Why NATO Should Hold No Illusions About Moscow's Intentions

Vladimir Putin
Vladimir Putin attends a state awards ceremony at the Kremlin, Moscow, March 10. NATO will hold a summit in Warsaw on July 8 and 9 to take steps to strengthen itself on the Eastern flank. PAVEL GOLOVKIN/AFP/Getty Images

On Friday and Saturday, NATO leaders will gather in Warsaw to take new steps to strengthen the alliance's capabilities and presence on the Eastern flank. This is part of the West's approach to deal with a revanchist Russia.

A successful outcome at the Warsaw summit would help to stabilize NATO allies and would give the West a boost of morale in a period where we are plagued by political uncertainty and retrenchment.

The new Western approach to Russia emerged at the Wales summit in 2014, as a response to its illegal annexation of Crimea and its ongoing military campaign in eastern Ukraine. It puts firmness and deterrence at the forefront when, before the events in 2014, dialogue and cooperation with Russia came first.

We should hold no illusions about Moscow's intentions. Behind the bullying and disruption of pro-Western governments bordering Russia lies a clash of ideas. On the one side are the rule of law, an accountable bureaucracy and democratic elections kept in high regard; on the other you have an unconstrained state that can sacrifice its own citizens to preserve its rulers' ambition.

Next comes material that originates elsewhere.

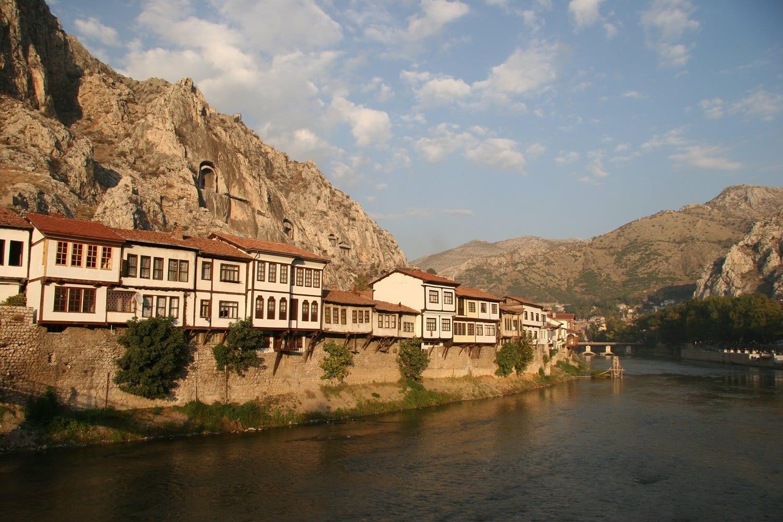 Las casas tradicionales de Amasya, a orillas del río, respaldadas por antiguas tumbas de roca Amasya Turquía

But the clash is not only taking place in our shared neighborhood. Moscow clearly aims to undermine the liberal international order and Western unity that has served us well since the end of World War II. We see that in Europe, where Russia uses its energy resources as a weapon to divide allies from one another. Or when the state-funded TV station Russia Today spreads misinformation about the trade deal between the EU and the United States (TTIP), the Kremlin is trying to undermine a future source of creativity and prosperity. And when Russia is backing political parties in favoring a dissolution of the European Union. It should come as no surprise that President Putin is one of the few, if not the only world leader, who has welcomed Brexit.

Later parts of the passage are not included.